## Begin

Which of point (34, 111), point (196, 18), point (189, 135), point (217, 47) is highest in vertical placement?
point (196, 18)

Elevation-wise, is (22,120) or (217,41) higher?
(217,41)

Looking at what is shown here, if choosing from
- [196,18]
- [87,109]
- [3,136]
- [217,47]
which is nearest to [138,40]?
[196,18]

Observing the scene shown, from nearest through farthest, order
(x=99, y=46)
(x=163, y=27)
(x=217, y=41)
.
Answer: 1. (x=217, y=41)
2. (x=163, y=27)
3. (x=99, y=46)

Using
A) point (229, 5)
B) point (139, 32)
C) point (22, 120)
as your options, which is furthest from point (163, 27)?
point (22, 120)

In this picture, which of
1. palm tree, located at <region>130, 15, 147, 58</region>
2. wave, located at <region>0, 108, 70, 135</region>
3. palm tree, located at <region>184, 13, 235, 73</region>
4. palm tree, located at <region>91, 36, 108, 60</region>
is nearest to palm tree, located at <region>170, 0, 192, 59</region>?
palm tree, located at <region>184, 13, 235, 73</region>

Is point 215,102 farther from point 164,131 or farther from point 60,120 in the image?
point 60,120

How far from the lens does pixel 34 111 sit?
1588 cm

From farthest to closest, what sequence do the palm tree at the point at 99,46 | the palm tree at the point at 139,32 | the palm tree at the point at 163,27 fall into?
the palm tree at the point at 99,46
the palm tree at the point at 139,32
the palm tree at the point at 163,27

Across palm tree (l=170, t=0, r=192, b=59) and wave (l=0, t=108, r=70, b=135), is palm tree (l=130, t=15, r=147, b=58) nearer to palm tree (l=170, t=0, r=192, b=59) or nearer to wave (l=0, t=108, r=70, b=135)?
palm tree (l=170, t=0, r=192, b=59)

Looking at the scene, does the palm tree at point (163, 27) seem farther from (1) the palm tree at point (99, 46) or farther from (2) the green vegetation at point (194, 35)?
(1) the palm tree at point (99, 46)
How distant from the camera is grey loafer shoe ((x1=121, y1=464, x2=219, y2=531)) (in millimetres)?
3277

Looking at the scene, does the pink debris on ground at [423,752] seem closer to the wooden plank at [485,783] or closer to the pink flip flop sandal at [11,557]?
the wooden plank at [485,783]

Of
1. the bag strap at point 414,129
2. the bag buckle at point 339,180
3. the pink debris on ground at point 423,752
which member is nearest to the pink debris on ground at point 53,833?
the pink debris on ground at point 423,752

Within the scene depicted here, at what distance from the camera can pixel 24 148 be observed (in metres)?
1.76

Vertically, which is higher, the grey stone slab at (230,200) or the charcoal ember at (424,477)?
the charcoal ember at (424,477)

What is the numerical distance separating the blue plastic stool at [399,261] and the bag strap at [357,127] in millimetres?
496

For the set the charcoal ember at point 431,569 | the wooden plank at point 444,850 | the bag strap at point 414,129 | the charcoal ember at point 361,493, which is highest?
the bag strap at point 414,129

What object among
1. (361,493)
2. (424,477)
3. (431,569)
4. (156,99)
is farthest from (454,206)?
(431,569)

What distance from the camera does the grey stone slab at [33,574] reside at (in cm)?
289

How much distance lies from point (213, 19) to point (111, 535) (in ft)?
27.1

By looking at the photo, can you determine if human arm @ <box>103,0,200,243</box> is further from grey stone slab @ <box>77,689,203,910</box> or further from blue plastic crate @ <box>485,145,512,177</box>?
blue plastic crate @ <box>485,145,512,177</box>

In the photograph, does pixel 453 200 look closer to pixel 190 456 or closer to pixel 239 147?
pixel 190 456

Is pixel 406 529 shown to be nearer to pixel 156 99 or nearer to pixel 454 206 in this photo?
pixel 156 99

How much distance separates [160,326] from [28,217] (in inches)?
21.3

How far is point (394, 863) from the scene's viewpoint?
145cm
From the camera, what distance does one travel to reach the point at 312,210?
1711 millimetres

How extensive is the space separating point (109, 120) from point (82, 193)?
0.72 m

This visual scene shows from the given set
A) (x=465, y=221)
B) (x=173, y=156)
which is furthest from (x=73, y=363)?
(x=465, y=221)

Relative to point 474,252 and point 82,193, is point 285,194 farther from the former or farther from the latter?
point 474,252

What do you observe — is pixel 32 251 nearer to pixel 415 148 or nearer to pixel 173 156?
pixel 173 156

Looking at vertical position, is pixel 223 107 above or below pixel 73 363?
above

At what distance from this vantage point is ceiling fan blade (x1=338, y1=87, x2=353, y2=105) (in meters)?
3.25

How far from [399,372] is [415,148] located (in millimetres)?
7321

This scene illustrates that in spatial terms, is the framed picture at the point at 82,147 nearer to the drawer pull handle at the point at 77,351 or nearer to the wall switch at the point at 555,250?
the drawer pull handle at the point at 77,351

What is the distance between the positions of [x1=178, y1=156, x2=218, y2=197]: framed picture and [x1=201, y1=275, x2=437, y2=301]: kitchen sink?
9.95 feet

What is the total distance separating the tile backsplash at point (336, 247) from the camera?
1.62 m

## End

• **What you have to do**
Copy out every line of the material above that contains the word "furthest".

• **Reply**
as your options, which is furthest from point (163, 27)?
which is furthest from (x=73, y=363)?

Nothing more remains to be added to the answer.